[HN Gopher] CompilerGym: A toolkit for reinforcement learning fo...
       ___________________________________________________________________
        
       CompilerGym: A toolkit for reinforcement learning for compiler
       optimization
        
       Author : azhenley
       Score  : 106 points
       Date   : 2021-02-02 14:43 UTC (8 hours ago)
        
 (HTM) web link (facebookresearch.github.io)

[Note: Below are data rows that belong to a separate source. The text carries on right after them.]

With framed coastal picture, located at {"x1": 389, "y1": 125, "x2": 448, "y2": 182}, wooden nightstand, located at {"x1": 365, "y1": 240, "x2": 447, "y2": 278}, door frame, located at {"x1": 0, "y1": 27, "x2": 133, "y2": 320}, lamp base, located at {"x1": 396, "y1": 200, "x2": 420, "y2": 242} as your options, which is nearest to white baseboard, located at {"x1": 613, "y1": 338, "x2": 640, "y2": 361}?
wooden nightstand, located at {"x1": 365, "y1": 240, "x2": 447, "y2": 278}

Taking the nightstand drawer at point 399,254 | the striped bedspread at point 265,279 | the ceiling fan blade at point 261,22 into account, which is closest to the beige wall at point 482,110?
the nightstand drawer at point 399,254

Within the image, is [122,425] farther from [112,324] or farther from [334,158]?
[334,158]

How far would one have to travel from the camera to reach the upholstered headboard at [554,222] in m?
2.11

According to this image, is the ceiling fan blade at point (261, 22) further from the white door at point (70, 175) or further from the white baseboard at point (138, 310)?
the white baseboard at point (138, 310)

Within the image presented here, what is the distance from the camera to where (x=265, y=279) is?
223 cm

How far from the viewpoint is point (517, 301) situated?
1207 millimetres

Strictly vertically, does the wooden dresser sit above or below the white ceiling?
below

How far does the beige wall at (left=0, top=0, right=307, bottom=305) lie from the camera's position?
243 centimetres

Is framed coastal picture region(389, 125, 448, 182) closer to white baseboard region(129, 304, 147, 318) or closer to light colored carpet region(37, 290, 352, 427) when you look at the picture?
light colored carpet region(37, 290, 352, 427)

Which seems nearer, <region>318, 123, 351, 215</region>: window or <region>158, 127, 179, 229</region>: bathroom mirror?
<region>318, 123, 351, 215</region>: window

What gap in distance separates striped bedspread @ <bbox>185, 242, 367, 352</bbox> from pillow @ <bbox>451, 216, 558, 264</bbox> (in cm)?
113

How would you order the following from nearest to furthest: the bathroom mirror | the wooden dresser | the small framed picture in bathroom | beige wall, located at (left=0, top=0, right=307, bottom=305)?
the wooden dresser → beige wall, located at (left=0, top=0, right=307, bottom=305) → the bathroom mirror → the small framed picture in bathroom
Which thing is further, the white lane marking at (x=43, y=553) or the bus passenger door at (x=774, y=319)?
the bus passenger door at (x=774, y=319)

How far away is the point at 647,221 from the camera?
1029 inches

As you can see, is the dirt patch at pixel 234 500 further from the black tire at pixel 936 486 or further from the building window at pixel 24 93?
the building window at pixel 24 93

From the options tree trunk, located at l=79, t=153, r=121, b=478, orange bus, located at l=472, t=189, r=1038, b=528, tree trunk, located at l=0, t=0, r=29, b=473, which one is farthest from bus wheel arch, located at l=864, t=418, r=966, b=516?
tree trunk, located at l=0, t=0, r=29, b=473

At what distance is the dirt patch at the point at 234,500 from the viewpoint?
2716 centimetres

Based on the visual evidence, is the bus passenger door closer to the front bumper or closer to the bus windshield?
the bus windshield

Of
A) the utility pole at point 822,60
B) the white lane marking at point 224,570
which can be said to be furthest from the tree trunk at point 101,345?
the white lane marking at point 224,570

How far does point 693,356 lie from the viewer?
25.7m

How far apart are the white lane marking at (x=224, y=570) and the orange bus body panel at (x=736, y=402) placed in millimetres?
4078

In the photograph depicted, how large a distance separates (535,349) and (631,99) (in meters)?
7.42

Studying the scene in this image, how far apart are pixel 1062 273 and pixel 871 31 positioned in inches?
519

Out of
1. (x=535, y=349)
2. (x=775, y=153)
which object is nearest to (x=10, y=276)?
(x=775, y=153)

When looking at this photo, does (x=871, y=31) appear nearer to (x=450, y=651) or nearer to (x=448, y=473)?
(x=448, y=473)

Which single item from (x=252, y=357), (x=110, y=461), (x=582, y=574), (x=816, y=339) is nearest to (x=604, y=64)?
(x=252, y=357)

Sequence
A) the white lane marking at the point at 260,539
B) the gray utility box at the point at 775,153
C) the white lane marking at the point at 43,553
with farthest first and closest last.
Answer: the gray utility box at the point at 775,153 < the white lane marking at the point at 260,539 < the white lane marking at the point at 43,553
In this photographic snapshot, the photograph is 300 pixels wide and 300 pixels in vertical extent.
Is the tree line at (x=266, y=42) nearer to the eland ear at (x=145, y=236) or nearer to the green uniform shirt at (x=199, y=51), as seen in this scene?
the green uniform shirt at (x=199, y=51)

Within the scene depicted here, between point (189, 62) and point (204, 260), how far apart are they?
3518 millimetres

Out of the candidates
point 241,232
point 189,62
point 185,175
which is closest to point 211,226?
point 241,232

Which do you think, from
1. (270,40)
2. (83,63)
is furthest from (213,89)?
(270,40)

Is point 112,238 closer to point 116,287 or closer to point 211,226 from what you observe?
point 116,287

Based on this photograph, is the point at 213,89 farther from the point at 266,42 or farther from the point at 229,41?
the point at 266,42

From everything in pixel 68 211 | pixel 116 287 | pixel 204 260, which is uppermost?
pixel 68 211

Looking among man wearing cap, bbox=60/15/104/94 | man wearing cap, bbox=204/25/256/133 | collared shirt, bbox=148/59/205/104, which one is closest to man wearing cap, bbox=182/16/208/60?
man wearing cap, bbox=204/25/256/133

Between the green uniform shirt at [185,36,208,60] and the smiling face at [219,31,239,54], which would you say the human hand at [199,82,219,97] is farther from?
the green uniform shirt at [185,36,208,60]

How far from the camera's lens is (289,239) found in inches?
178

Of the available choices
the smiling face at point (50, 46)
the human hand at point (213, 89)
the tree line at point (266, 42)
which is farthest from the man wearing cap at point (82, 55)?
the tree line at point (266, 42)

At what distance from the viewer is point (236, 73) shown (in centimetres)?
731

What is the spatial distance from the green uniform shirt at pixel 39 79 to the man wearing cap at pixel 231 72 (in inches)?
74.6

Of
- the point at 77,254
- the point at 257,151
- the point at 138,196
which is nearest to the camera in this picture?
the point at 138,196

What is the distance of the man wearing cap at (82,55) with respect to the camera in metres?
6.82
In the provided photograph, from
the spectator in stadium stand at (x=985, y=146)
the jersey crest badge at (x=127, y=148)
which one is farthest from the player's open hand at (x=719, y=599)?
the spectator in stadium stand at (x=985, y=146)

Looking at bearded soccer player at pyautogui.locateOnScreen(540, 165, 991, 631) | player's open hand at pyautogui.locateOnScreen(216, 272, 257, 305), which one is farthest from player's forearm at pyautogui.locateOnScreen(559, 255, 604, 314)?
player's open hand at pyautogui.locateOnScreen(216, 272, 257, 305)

 (TXT) w3m dump (facebookresearch.github.io)
        
       | smhx wrote:
       | I've been helping on the project, it's lead by Chris Cummins and
       | Hugh Leather.
       | 
       | Just a heads-up for folks, we haven't fully cleaned up and gotten
       | ready for public attention yet, we are 90% there.
       | 
       | Once we are golden, we're going to write a note with a way to
       | submit the results of your own agents, compare with baselines
       | (random, actor-critic), etc.
       | 
       | And as others noticed, in it's current form we're focusing on
       | code size and phase ordering, but we will be expanding over time
       | to other optimization problems like runtime.
        
         | matoro wrote:
         | This is really cool - I understand how the reinforcement loop
         | works for improving performance, but how does it verify that
         | the optimizations applied don't change the
         | semantics/correctness of the code?
        
           | brundolf wrote:
           | Regular old tests, I imagine
        
       | algo_trader wrote:
       | Where do they benchmark code candidates? This is hard, noisy and
       | expensive (I see example reward for code size).
       | 
       | I am not an expert, but bayesian learning maybe more appropriate
       | for such an expensive-sampling environment?
        
         | sstangl wrote:
         | They are optimizing only for code size, so they don't need to
         | run the code: they only count bytes emitted.
         | 
         | This works by changing around the order / interleaving of
         | various LLVM optimization phases, so the learning process does
         | not require knowledge of program timing or correctness.
        
           | liuliu wrote:
           | I heard when they started to do this, LLVM folks were freaked
           | out because they worried changing orders may affect
           | correctness. But it seems to work so far :)
        
       | wyldfire wrote:
       | This looks pretty cool. FB does crank out some cool toolchain
       | stuff.
        
       | gavinray wrote:
       | Holy smokes, this is so fucking cool.
       | 
       | ML is neat conceptually, but as far as practical applications
       | this really excites me.
        
       | yters wrote:
       | ML cannot solve the halting problem.
        
         | hinkley wrote:
         | Compression can't solve the pigeonhole problem either. And yet
         | we're using it right now.
         | 
         | Most of the interesting stuff I want to accomplish is avoiding
         | intractable problems, if for no other reason than that our
         | peers will accuse us of tilting at windmills or boiling the
         | ocean.
         | 
         | Finding the problem you _can_ solve is effectively relaxation.
        
         | BenoitP wrote:
         | But it can optimize heuristics to death.
        
         | aparsons wrote:
         | How does pass reordering relate to the halting problem?
        
       ___________________________________________________________________
       (page generated 2021-02-02 23:01 UTC)